*Enunciado del ejercicio*:
¿Puedes extraer, copiándolo literalmente, el fragmento del texto sobre la piscina del hotel que empieza en "Ne quid nimis." y termina en "educación del infante."?

*Texto del documento*:
....
Pero permítanme que me extienda en un episodio que colmó mi paciencia. Ocurrió en la piscina climatizada del hotel, magnífica instalación en la que, a falta de sol, se da uno un chapuzón en agua templada y hace algo de ejercicio, cuestión que, como bien saben quienes me conocen, no me viene nada mal. Alguna que otra persona mayor hace unos largos parsimoniosamente, seguramente aconsejada por su médico, que le pondera lo bueno de la natación para impedir el anquilosamiento.
La climatizada es, o debe de ser, una piscina pacífica; nada tiene que ver con las otras enormes, exteriores, en la que es distinto el ambiente. Pero como no hay paraíso sin serpiente, tuércese la cosa. Cerca de nosotros se encuentra una familia formada por padre, madre y niño-no-me-riñas-que-me-traumatizo. Mientras el padre (o progenitor A) dormita sobre una tumbona, la madre (o progenitora B), mantiene una conversación telefónica interminable y, por supuesto, a voces. ¿Qué hace, entre tanto, el menor de edad? Pues llamar a gritos la atención de sus ocupadísimos papás quienes, naturalmente, no hacen ni puñetero caso del niño, con lo que éste grita más fuerte aún sin obtener respuesta y con el daño colateral en los tímpanos de los pacíficos bañistas de los alrededores. Emprende el niñato maniobras consistentes en tirarse cual si fuera una bomba en medio del agua, evidentemente sin prestar atención a los carteles que avisan que esa conducta está prohibida. Cada salto lo anuncia con los gritos de rigor. Ora salta, ora nada hacia donde estamos los demás, se cruza en nuestro camino, nos salpica, nos invade, nos aturde, nos anonada, nos cabrea. Vuelve a salir del agua. Vuelve a saltar y en la acrobacia está a punto de arrollar a un anciano. Aburrido, el cagalaolla decide variar el juego. Ahora sale, toma un balón de esos de playa, lo arroja al centro, se lanza por él. Vuelve a cogerlo, vuelve a tirarlo, lo persigue, lo retoma, lo tira, lo hunde, lo reflota, lo echa, lo agarra, sale de nuevo, vuelve a tirarse y echa al aire el puñetero balón, en cuyo último vuelo pasa rasante sobre mi cabeza, momento en que invoco con todas mis fuerzas a Poseidón para que emerja del mar y ensarte en su tridente el balón del niño y las pelotas del padre. Pero el buen Neptuno no responde, porque anda por Madrid, a un tiro de piedra del Congreso, esperando que de una puñetera vez acudan los del Atleti.
Ne quid nimis. Si el dios de los mares no me echa una mano, yo solo me auxilio. Con voz tonante increpo al niño sugiriéndole que haga con el balón lo que ustedes imaginan. La madre oye el vozarrón, aparta el teléfono de la oreja y clama: ¡Fulanito! Vuelve el teléfono a su sitio, continúa la conversación sin novedad. Pero el mocoso está patidifuso, con ojos como platos y seguramente pensado cómo alguien, un desconocido, le ha llamado la atención cuando ni en casa, ni seguramente en la escuela, se atreven. Me retiro de la piscina. Mi jornada de baño ha terminado. Durante un instante pienso: ¿quedará traumatizado el niñato? El pensamiento es fugaz, dura sólo un instante. Porque, créanme, me importa un pimiento. Tan poco como a sus padres la educación del infante.
....
*Datos para revisar*:

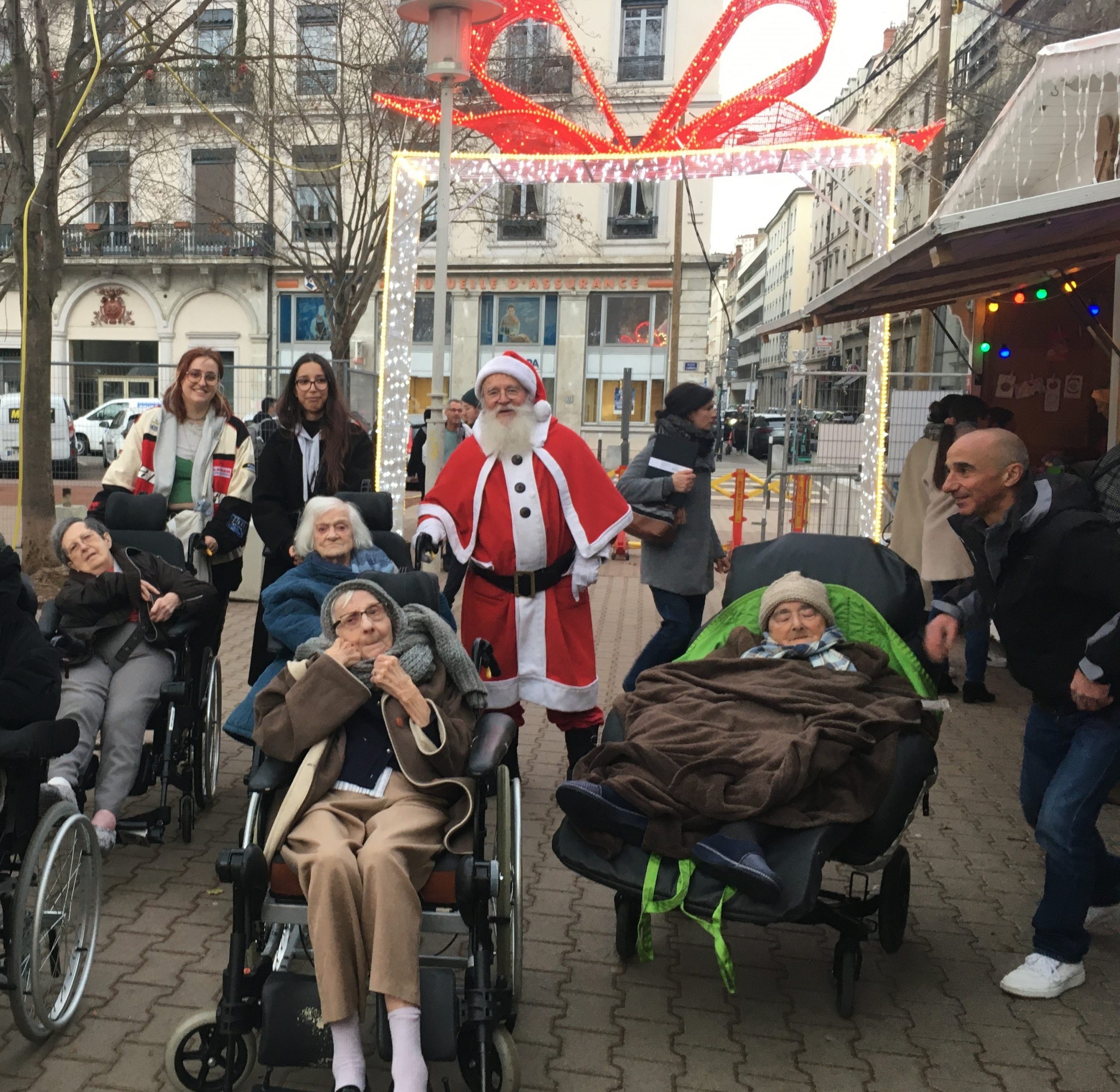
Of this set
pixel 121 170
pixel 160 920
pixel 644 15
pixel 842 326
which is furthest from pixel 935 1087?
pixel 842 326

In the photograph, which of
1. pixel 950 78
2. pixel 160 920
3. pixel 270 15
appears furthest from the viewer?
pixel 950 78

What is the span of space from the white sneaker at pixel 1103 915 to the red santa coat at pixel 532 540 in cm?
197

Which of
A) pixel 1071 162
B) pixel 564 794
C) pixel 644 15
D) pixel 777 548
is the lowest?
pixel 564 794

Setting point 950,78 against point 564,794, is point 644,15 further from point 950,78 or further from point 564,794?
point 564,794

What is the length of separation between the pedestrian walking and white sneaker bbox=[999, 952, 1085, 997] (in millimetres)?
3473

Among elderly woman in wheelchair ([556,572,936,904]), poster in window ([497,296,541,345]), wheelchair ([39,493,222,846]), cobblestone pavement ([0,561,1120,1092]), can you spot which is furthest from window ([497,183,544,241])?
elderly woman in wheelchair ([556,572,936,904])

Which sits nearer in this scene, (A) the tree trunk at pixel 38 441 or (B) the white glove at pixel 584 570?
....
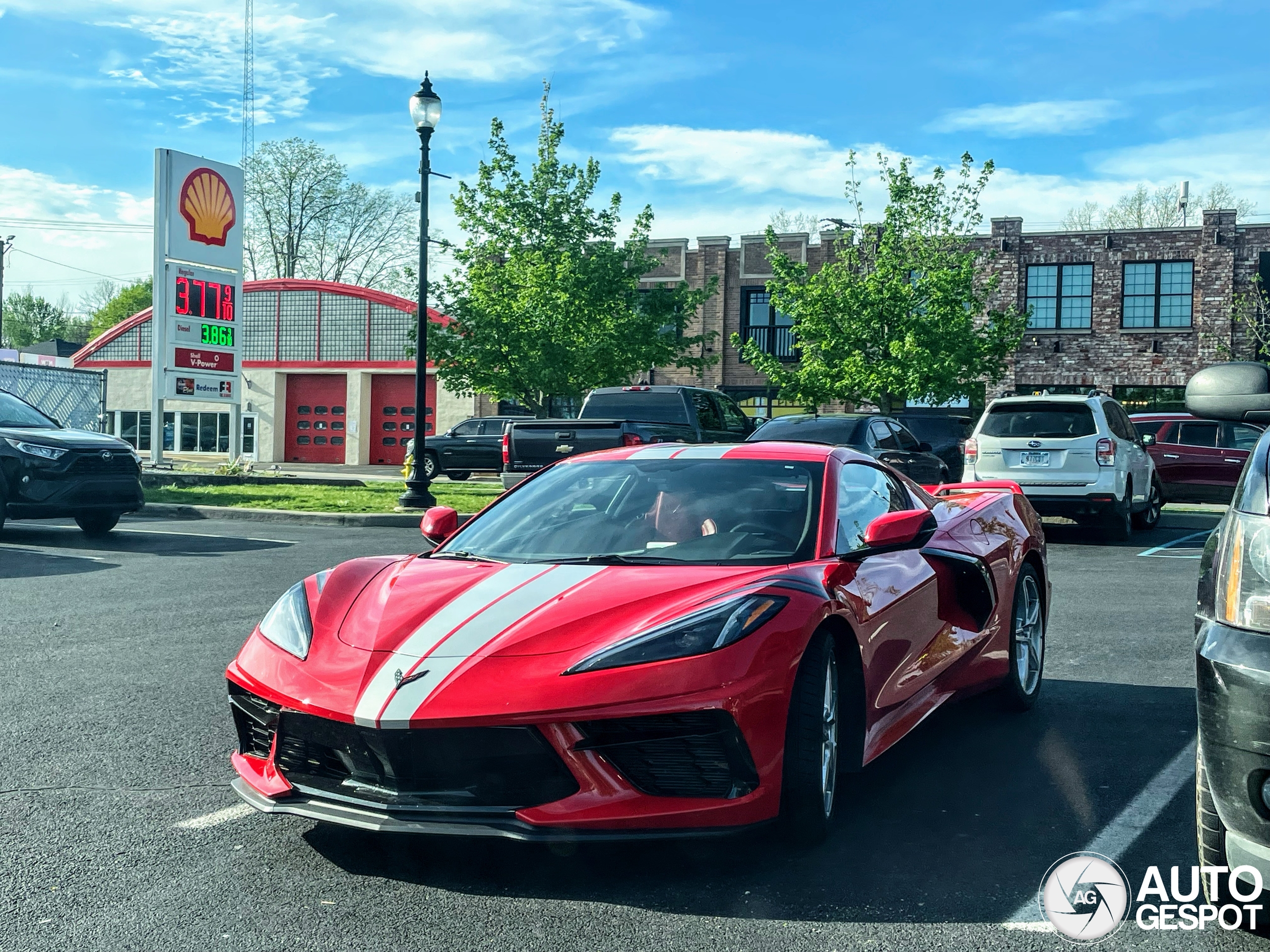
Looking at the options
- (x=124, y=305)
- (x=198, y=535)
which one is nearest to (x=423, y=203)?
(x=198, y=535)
....
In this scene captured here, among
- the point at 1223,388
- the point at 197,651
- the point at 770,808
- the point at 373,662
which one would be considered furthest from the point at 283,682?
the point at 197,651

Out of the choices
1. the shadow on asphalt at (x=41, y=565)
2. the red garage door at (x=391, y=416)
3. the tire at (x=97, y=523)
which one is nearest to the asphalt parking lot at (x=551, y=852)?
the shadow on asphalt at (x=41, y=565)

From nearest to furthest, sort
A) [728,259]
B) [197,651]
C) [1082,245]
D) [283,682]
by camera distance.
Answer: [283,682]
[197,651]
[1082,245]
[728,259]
....
*Respuesta*:
Ne quid nimis. Si el dios de los mares no me echa una mano, yo solo me auxilio. Con voz tonante increpo al niño sugiriéndole que haga con el balón lo que ustedes imaginan. La madre oye el vozarrón, aparta el teléfono de la oreja y clama: ¡Fulanito! Vuelve el teléfono a su sitio, continúa la conversación sin novedad. Pero el mocoso está patidifuso, con ojos como platos y seguramente pensado cómo alguien, un desconocido, le ha llamado la atención cuando ni en casa, ni seguramente en la escuela, se atreven. Me retiro de la piscina. Mi jornada de baño ha terminado. Durante un instante pienso: ¿quedará traumatizado el niñato? El pensamiento es fugaz, dura sólo un instante. Porque, créanme, me importa un pimiento. Tan poco como a sus padres la educación del infante.